Le G20 2011 chronique d’un rendez-vous (encore) manqué ?

Paris, le 29 octobre 2011

Au G20 de Cannes comme aux précédents G20 et G8, le CCFD-Terre Solidaire rappelle que des solutions existent pour mettre fin à l’opacité financière et à l’évasion fiscale, mettre en place une fiscalité au service du développement, en finir avec la spéculation sur les matières premières et garantir des prix justes pour les producteurs et les consommateurs et encadrer les activités des multinationales.

Le CCFD-Terre Solidaire est présent dans l’Alter-sommet de Nice et dans l’enceinte du G20 de Cannes, avec dix responsables d’organisations qui sont ses partenaires dans les pays du Sud, et à travers la mobilisation de son réseau de bénévoles.

Une délégation du CCFD-Terre Solidaire accréditée au G20 de Cannes

Trois responsables du CCFD-Terre Solidaire sont présents dans le centre de presse. Ils pourront apporter leur décryptage sur les négociations en cours.

> Bernard Pinaud, délégué général
> Mathilde Dupré, chargée de plaidoyer financement du développement
> Antonio Manganella, chargé de plaidoyer responsabilité des entreprises

10 partenaires du Sud, responsables de plateformes en Afrique, Asie et Amérique latine, seront porteurs de leurs attentes envers le G20. Ils témoigneront des travaux de lobbying effectués à l’échelle nationale, régionale et continentale pour construire une autre mondialisation.

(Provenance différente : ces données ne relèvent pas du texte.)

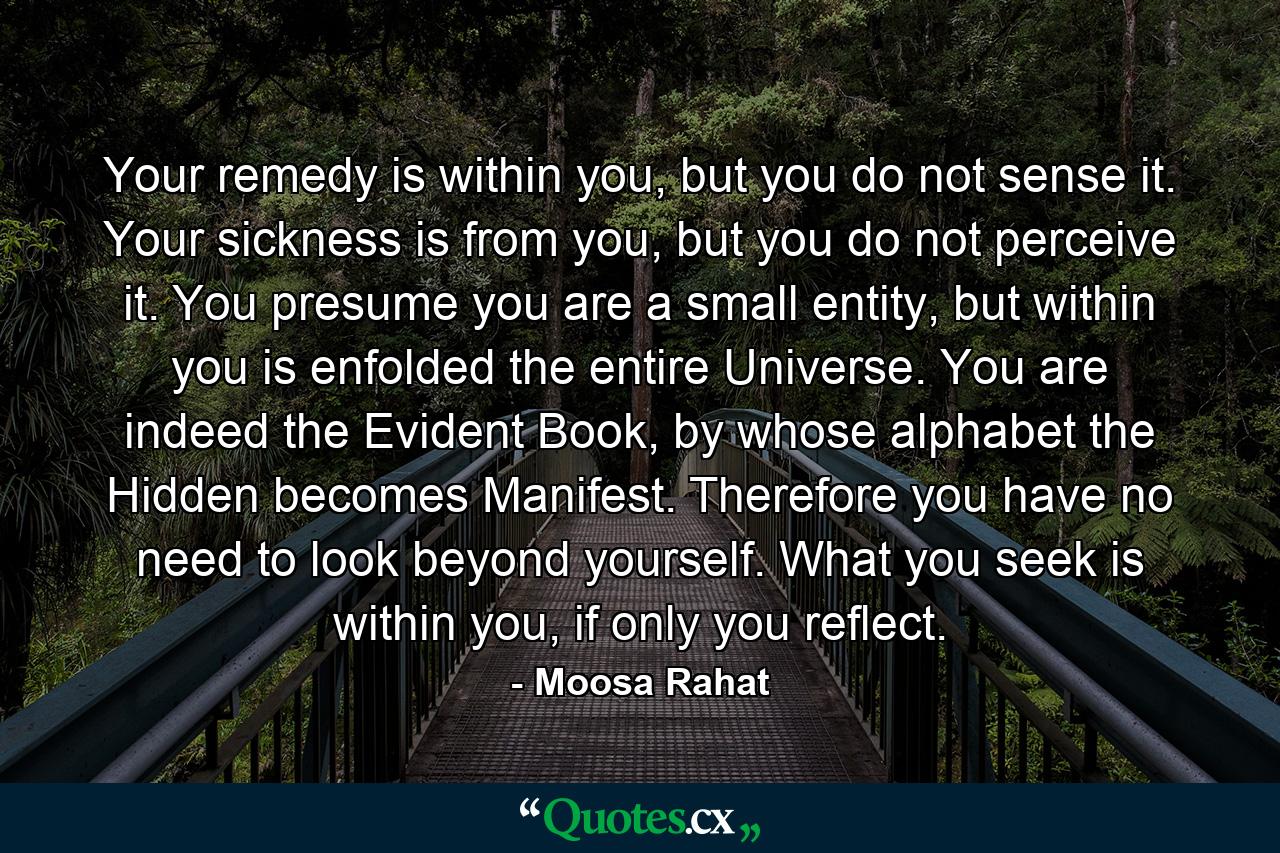 Your remedy is within you, but you do not sense it. Your sickness is from you, but you do not perceive it. You presume you are a small entity, but within you is enfolded the entire Universe. You are indeed the Evident Book, by whose alphabet the Hidden becomes Manifest. Therefore you have no need to look beyond yourself. What you seek is within you, if only you reflect. - Quote by Moosa Rahat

Le G20 2011 chronique d’un rendez-vous (encore) manqué ?

Le CCFD-Terre Solidaire ne considère pas le G20 comme un espace légitime de gouvernance et estime que le système des Nations Unies doit être le lieu où s’organisent les échanges et les décisions entre les pays riches et en développement. Si le G20 représente plus de 80 % du PIB mondial, il ne représente pas le monde et l’ensemble des nations. Et pourtant l’agenda clairement libéral des sommets entérine des politiques qui ne prennent pas en compte les intérêts profonds des peuples, en particulier ceux des pays les plus pauvres. Si le G20 souhaite apporter un soutien ferme au développement, il doit commencer par appliquer des règles strictes dans chacun des pays membres, notamment en ce qui concerne la lutte contre les paradis fiscaux, la régulation des activités des entreprises multinationales ou la spéculation sur les produits agricoles.

Pour le CCFD-Terre Solidaire, le sous-développement et le mal-développement trouvent leurs causes dans des choix stratégiques discutables en matière de politiques publiques, dans la cupidité de certains groupes et dans la dérégulation économique et l’opacité financière.